The Tenant Farmers Association (TFA) has outlined four key priorities for the next Westminster government to support and strengthen the resilience of the tenanted agricultural sector.

TFA national chair, Robert Martin, emphasised the significance of a policy reset during a General Election and the opportunity to gauge candidates’ commitment to farming issues.

“In listening to the views of the TFA membership, we have identified four key areas of concern,” he said.

These areas include:

  • Implementing recommendations from the Rock Review into agricultural tenancies;
  • Ensuring fairness in food and agricultural supply chains;
  • Enhancing agricultural exports post-Brexit while reducing unnecessary regulation;
  • Balancing food, environmental, and energy security.

The Rock Review’s recommendations provide a comprehensive policy template for the next government, according to Martin.

This includes designing new government schemes, legislative changes, taxation adjustments, and improved dispute handling mechanisms.

A need for further progress

Martin noted the establishment of the Tenant Farming Commissioner as a positive step but highlighted the need for further progress, particularly in Agricultural Property Relief to encourage longer tenancies.

He also called for fair market returns for tenant farmers and growers.

“Farmers and growers are not subsidy junkies. There is enough evidence to show market failure in food supply chains in this country,” he said.

“There is enough evidence to show that there is market failure in food supply chains in this country and we need a government that is committed to ensuring that those market failures are addressed.

“Up to now, we have been tinkering around the edges.

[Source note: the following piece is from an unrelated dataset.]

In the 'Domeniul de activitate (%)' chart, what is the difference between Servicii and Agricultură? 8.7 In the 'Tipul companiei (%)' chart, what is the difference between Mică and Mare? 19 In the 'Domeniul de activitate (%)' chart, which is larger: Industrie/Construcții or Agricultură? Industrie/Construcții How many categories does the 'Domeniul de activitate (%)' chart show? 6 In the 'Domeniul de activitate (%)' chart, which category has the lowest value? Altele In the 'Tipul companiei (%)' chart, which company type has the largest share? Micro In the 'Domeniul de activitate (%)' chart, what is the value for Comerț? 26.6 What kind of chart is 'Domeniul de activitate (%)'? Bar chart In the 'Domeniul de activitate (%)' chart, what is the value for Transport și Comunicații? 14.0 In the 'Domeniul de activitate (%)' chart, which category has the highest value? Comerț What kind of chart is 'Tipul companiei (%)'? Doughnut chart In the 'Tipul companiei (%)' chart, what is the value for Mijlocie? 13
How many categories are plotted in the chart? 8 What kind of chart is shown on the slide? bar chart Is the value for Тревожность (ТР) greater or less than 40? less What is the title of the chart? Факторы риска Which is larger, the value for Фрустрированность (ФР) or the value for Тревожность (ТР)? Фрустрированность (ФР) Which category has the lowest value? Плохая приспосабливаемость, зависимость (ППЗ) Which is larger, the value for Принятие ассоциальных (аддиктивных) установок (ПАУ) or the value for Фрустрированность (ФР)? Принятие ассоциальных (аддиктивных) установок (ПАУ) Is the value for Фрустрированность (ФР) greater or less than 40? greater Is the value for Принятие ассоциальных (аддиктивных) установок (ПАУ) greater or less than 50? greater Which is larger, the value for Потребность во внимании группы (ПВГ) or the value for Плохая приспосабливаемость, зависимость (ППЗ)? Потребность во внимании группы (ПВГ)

A more fundamental regulatory approach, focusing on an expanded role for the Groceries Code Adjudicator is needed.”

‘We need a bold government’

Martin said ‘”scant use” has been made of post-Brexit freedoms so far, including using them to enhance the country’s trading position as an exporting country and in removing “unnecessary regulations”.

“So far, we have only scratched the surface of the benefits that could be achieved from taking full control of the levers that influence our trade, policy and domestic legislation,” he said.

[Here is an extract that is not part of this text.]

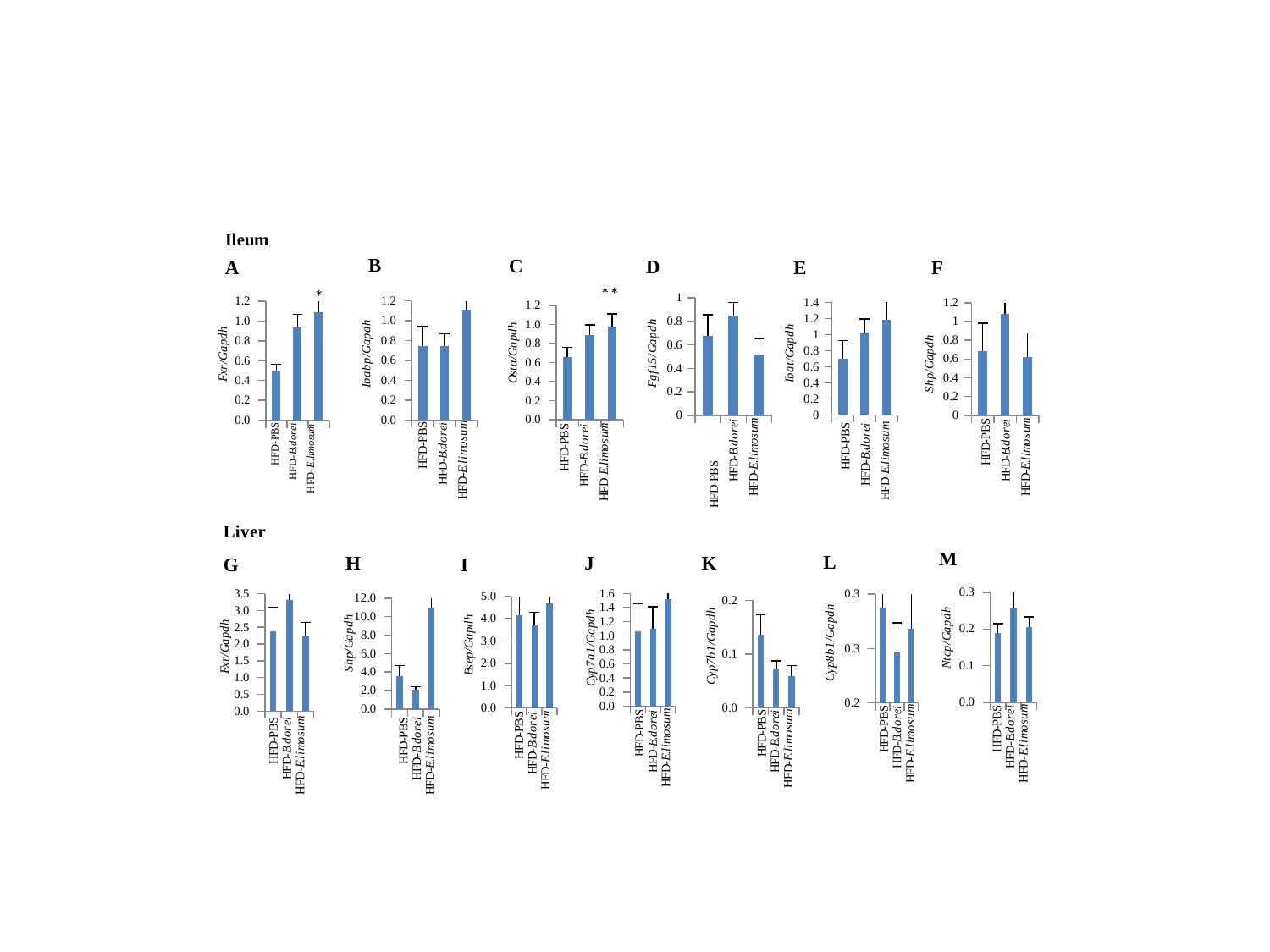
In chart C (Osta/Gapdh), do the values rise or fall from HFD-PBS to HFD-E.limosum? rise In chart A (Fxr/Gapdh, Ileum), is the value for HFD-PBS greater or less than 0.6? less In chart G (Fxr/Gapdh, Liver), which is larger, the value for HFD-B.dorei or HFD-PBS? HFD-B.dorei In chart D (Fgf15/Gapdh), which group has the lowest value? HFD-E.limosum In chart A (Fxr/Gapdh, Ileum), which group has the highest value? HFD-E.limosum What kind of chart is chart J (Cyp7a1/Gapdh)? bar chart In chart K (Cyp7b1/Gapdh), is the value for HFD-PBS greater or less than 0.1? greater How many charts are shown under the 'Liver' heading? 7 In chart K (Cyp7b1/Gapdh), which group has the highest value? HFD-PBS In chart H (Shp/Gapdh, Liver), which group has the lowest value? HFD-B.dorei How many groups (bars) are shown in chart M (Ntcp/Gapdh)? 3 In chart H (Shp/Gapdh, Liver), is the value for HFD-E.limosum greater or less than 10.0? greater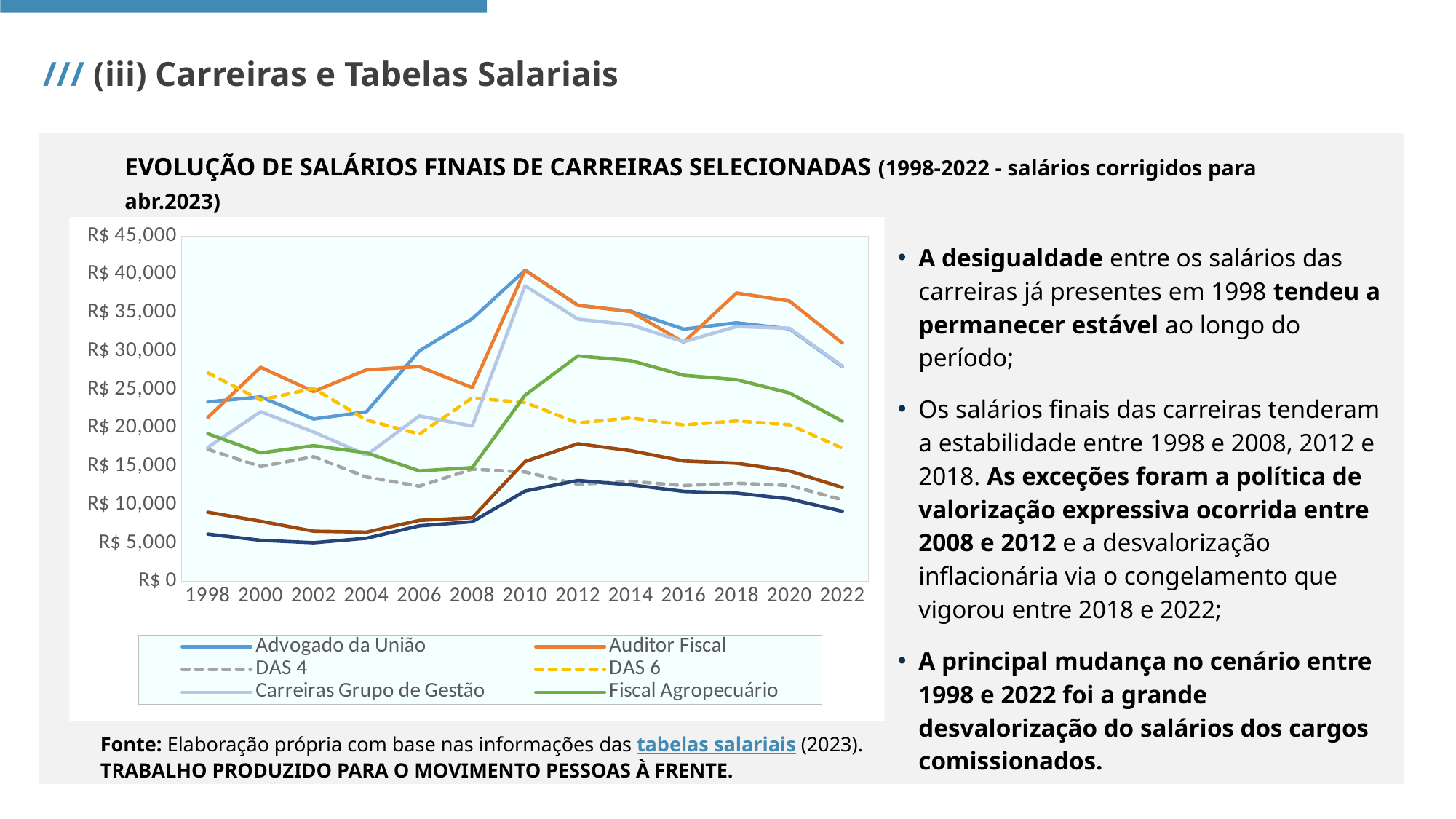
Which legend series has the highest value in 2022? Auditor Fiscal Does the DAS 6 line rise or fall overall from 1998 to 2022? Fall In 1998, which is larger: DAS 6 or Advogado da União? DAS 6 Which two legend series are drawn with dashed lines? DAS 4 and DAS 6 Is the value for Fiscal Agropecuário in 2012 greater or less than R$ 25,000? greater How many series does the chart legend list? 6 Is the value for DAS 4 in 2006 greater or less than R$ 15,000? less Is the value for DAS 6 in 2022 greater or less than R$ 20,000? less How many years are labelled along the x axis of the chart? 13 In 2010, which is larger: Auditor Fiscal or Fiscal Agropecuário? Auditor Fiscal What kind of chart is shown on the slide? Line chart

“We need a bold government willing to set aside old EU playbooks, that seem to dog much of the Whitehall approach, to achieve much, much more.”

Lastly, Martin criticised policies that prioritise non-agricultural land use, such as tree planting, rewilding, and solar energy.

He emphasised the need for a balanced approach that recognises the dual role of farmers in producing high-quality food and delivering environmental benefits, including carbon sequestration.

“We have seen too much emphasis on taking land out of agricultural production for tree planting, rewilding, solar energy, biodiversity net gain and schemes to achieve nutrient neutrality for housebuilders,” he said.

“Farmers and growers have a unique ability to deliver high quality food and significant benefits for the environment, including the sequestration and storage of vast amounts of carbon.”